Arbeitsauftrag 1: Prüfen Sie, ob die Aussagen (a), (b) und (c) mit dem Textabschnitt übereinstimmen, und antworten Sie jeweils mit Ja oder Nein samt den entscheidenden Worten des Textabschnitts als genauem Zitat. (a) Die Treffen der europäischen Verteidigungsminister im Fünfer-Format entstanden nach Trumps Wahlsieg. (b) Trumps Amtsantritt ist für den 20. Februar geplant. (c) Deutschland ist der größte Geber in Europa.
Arbeitsauftrag 2: Schreiben Sie die Stelle im Textabschnitt von „Mit Trump als“ bis „gestellt zu haben.“ wortgetreu ab.
Arbeitsauftrag 3: Welchen Grund nennt der Textabschnitt für die Unklarheiten über die weitere Unterstützung aus Deutschland?

Textabschnitt:
%%

Wenige Tage vor dem Amtsantritt von US-Präsident Donald Trump hatte Pistorius am Vorabend in Warschau mit seinen Kollegen aus Polen, Frankreich, Italien und Warschau über die weitere Ukraine-Hilfe beraten. Deutschland will nun gemeinsam mit vier großen europäischen Partnern größere Anstrengungen für eine Stärkung der ukrainischen Rüstungsindustrie unternehmen. «Wenn das Geld da ist, wenn die Rüstungskapazitäten für die Produktion da sind, dann ist die Ukraine selbst am schnellsten damit, die eigenen Truppen zu mit Material und Waffen zu versorgen», sagte Pistorius noch in Polen.
Die Treffen der europäischen Verteidigungsminister im Fünfer-Format wurden nach dem Wahlsieg Trumps ins Leben gerufen. Das Ziel ist eine Stärkung der europäischen Sicherheit und Verteidigungsbereitschaft.
Mit Trump als Präsident ist unklar, wohin die Entwicklung geht
Vor dem geplanten Amtsantritt von Trump am 20. Januar in den USA ist unklar, wie es mit der westlichen Unterstützung für die Ukraine weitergeht. Trump hatte wiederholt ein Gespräch mit dem russischen Präsidenten Wladimir Putin zur schnellen Beendigung des Kriegs in der Ukraine in Aussicht gestellt, ohne dass die europäischen Verbündeten genau über seine Vorschläge informiert sind – zumindest soweit öffentlich bekannt. In der Ukraine besteht die Sorge, dass Trump die US-Hilfe drastisch reduzieren und Kiew somit eine Niederlage bescheren könnte.
Jedoch gibt es auch Unklarheiten über die Details der weiteren Unterstützung aus Deutschland – dem größten Geber in Europa. Der Grund dafür ist, dass die Ampel-Koalition zerbrochen ist, ohne einen Haushalt auf die Beine gestellt zu haben.

%%

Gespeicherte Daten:

%%

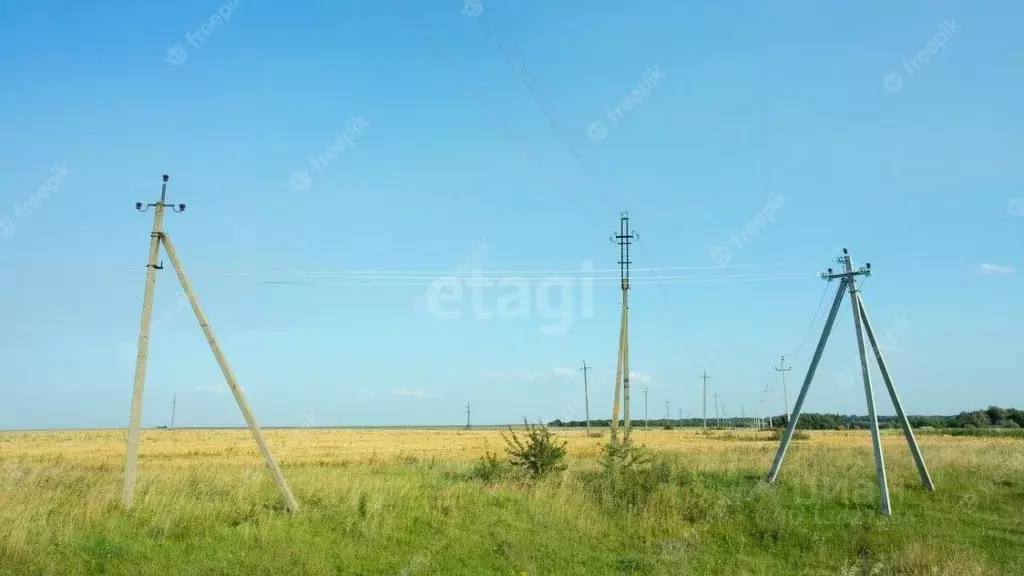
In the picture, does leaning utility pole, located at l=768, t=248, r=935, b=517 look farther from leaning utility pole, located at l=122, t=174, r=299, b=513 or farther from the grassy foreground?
leaning utility pole, located at l=122, t=174, r=299, b=513

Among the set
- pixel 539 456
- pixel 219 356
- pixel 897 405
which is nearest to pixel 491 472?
pixel 539 456

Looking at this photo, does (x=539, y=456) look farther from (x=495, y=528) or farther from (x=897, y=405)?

%%

Antwort 1:
(a) Ja: „Die Treffen der europäischen Verteidigungsminister im Fünfer-Format wurden nach dem Wahlsieg Trumps ins Leben gerufen.“
(b) Nein: „Vor dem geplanten Amtsantritt von Trump am 20. Januar in den USA“
(c) Ja: „aus Deutschland – dem größten Geber in Europa“

Antwort 2:
Mit Trump als Präsident ist unklar, wohin die Entwicklung geht
Vor dem geplanten Amtsantritt von Trump am 20. Januar in den USA ist unklar, wie es mit der westlichen Unterstützung für die Ukraine weitergeht. Trump hatte wiederholt ein Gespräch mit dem russischen Präsidenten Wladimir Putin zur schnellen Beendigung des Kriegs in der Ukraine in Aussicht gestellt, ohne dass die europäischen Verbündeten genau über seine Vorschläge informiert sind – zumindest soweit öffentlich bekannt. In der Ukraine besteht die Sorge, dass Trump die US-Hilfe drastisch reduzieren und Kiew somit eine Niederlage bescheren könnte.
Jedoch gibt es auch Unklarheiten über die Details der weiteren Unterstützung aus Deutschland – dem größten Geber in Europa. Der Grund dafür ist, dass die Ampel-Koalition zerbrochen ist, ohne einen Haushalt auf die Beine gestellt zu haben.

Antwort 3: Die Ampel-Koalition ist zerbrochen, ohne einen Haushalt auf die Beine gestellt zu haben.